Overall, the researchers determined that inaccurate or delayed diagnoses accounted for 34% of all malpractice cases that resulted in death or permanent disability. From a pool of 55,377 closed claims, they extracted more than 11,500 diagnostic error cases, 53% of which fell into the category of high-severity harms. Cancers, vascular events, and infections accounted for about 74% or three-fourths of these cases, including misdiagnosed cancers (37.8%), vascular events (22.8%), and infections (13.5%). “These severe cases resulted in $1.8 billion in malpractice payouts over 10 years,” according to a statement from the Society to Improve Diagnosis in Medicine (SIDM).
Breaking it down further, top five high-severity harms from each of the three categories accounted for 47.1% of all high severity cases. Lung cancer, stroke, and sepsis had the highest prevalence among cancers, vascular events, and infections, respectively. Across settings, results varied among the top three categories. Inpatient and emergency departments (ED) saw a higher prevalence of infections and vascular events, whereas cancers dominated in non-ED ambulatory clinics.
Clinical judgment surpassed communication problems or closing the loop on test results as the biggest cause of error, accounting for about 85% of the cases. “This result accords with prior work indicating that the vast majority of diagnostic process failures happen in bedside assessment and clinical reasoning (many of which appear to derive from knowledge gaps) and points to a need for solutions that support better bedside clinical decisionmaking,” the authors suggested. A variety of tools such as device-based decision support and automated image interpretation as well as improvements to support diagnostic education could assist with this goal.

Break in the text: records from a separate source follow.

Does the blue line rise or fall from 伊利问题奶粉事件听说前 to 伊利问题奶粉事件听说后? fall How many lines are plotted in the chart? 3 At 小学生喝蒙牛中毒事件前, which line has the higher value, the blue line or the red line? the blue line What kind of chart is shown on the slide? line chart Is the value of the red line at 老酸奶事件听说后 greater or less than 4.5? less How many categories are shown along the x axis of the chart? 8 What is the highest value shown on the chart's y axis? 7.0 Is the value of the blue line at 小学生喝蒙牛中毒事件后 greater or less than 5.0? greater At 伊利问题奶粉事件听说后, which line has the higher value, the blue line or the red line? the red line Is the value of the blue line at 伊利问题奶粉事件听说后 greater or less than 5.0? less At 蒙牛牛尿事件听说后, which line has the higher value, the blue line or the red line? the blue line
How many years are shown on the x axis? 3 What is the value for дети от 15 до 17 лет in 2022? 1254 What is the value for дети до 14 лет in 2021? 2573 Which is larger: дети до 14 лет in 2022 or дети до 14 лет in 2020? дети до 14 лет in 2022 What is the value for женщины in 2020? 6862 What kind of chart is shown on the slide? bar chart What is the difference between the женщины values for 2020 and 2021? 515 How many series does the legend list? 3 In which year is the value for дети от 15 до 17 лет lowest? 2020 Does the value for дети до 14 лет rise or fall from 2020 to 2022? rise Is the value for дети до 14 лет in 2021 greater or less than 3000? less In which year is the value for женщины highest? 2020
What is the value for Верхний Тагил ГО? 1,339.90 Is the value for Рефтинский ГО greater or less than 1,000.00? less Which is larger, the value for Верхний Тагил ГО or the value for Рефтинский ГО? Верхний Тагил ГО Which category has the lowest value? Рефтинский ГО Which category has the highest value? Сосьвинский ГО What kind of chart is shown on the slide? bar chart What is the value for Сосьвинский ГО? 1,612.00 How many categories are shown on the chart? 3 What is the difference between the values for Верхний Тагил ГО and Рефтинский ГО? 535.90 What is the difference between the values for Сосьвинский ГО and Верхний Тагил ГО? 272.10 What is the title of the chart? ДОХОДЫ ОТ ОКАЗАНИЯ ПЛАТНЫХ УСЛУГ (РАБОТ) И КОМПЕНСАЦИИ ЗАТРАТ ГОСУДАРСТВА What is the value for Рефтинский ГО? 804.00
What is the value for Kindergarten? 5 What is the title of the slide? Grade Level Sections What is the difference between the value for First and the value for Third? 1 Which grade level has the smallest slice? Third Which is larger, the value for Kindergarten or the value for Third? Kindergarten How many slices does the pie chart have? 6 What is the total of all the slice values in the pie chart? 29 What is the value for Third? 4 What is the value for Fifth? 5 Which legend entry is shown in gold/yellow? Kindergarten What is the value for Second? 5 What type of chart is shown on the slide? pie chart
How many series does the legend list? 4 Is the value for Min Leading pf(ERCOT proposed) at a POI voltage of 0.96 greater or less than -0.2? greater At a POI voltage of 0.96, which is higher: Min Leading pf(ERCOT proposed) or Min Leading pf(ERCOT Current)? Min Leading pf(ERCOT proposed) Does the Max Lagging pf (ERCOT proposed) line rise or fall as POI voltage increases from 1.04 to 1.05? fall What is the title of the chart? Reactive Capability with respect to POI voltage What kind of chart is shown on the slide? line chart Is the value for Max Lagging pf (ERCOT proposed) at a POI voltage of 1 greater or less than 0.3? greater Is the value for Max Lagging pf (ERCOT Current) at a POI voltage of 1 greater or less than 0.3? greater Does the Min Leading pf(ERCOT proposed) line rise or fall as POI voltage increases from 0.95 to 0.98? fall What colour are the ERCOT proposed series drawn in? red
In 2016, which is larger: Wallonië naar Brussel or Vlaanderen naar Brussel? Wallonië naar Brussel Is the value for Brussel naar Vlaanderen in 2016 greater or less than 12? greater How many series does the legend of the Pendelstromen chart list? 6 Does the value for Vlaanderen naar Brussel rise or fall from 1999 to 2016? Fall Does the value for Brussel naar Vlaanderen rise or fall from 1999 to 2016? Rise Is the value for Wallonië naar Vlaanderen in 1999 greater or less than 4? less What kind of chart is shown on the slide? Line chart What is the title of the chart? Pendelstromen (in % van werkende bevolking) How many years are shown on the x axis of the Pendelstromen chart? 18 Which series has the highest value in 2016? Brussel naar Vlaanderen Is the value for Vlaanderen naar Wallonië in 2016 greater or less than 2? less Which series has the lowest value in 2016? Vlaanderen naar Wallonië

“If we’re going to reduce serious harms from medical errors, major strides must be made to improve diagnostic accuracy and timeliness. This study shows us where to focus to start making a difference for patients. It tells us that tackling diagnosis in these three specific disease areas could have a major impact on reducing misdiagnosis-related harms,” said Newman-Toker, professor of neurology at the Johns Hopkins University School of Medicine and director of the Johns Hopkins Armstrong Institute for Patient Safety and Quality’s Center for Diagnostic Excellence. He and his colleagues recommended targeting interventions in hot button areas, such as lung cancer in primary care, stroke in EDs, and sepsis in hospitals, to improve diagnoses for high-harm conditions.
SIDM’s ACT for Better Diagnosis program has gathered more than 50 patient advocacy and healthcare organizations—including AACC— to address diagnostic errors and work on solutions to improve diagnostic safety and quality. Its initiatives include education, research, patient engagement, and practice improvements, with a goal to raise awareness about diagnostic errors and to reduce patient harm.